● **Actions to take**
1) According to the Burt biography, which constituency was Burt elected to represent in 2012?
2) Rewrite the paragraph of the Burt biography that begins "Burt attended the George Washington University" as a short bulleted list, keeping its main facts.

● **Page extract**

───

Edward David Burt  (born 23 November 1978) is the Premier of Bermuda and leader of the Progressive Labour Party (PLP). Burt is Bermuda's youngest ever premier, having taken office at the age of 38.

Early life and career
His mother, Merlin, is from Jamaica, while his father, Gerald, is Bermudian. He is married to Kristin and has two children, Nia and Edward.

Burt attended the George Washington University in Washington, D.C., double majoring in finance and information systems and attaining a master's degree in information systems development. During his time at GW, he served as president of the George Washington University Student Association. He attained a Project Management Professional certification in 2009. He is also a licensed private pilot.

Political career
In October 2006, at the age of 28, Burt was made Chairman of the Progressive Labour Party, serving until October 2009. In 2010 he was appointed to the Senate of Bermuda, where he was given various portfolios including Junior Minister for Finance and Junior Minister of Environment, Planning and Infrastructure Strategy. In 2012, he was elected to represent the constituency of Pembroke West Central, and was re-elected with increased majorities in 2017 and 2020. Before becoming the Premier of Bermuda, Burt was Leader of the Opposition (Bermuda) from the 4 November 2016 to 18 July 2017.

───

● **Dataset extract**
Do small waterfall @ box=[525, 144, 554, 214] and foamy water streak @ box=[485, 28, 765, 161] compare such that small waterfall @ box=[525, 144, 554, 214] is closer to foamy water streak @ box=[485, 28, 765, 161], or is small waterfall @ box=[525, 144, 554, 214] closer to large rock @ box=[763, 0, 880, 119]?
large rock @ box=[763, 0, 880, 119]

───

● **Outputs in order**
1) Pembroke West Central

2)
- Attended the George Washington University in Washington, D.C., double majoring in finance and information systems
- Earned a master's degree in information systems development
- Served as president of the George Washington University Student Association
- Earned a Project Management Professional certification in 2009
- Is a licensed private pilot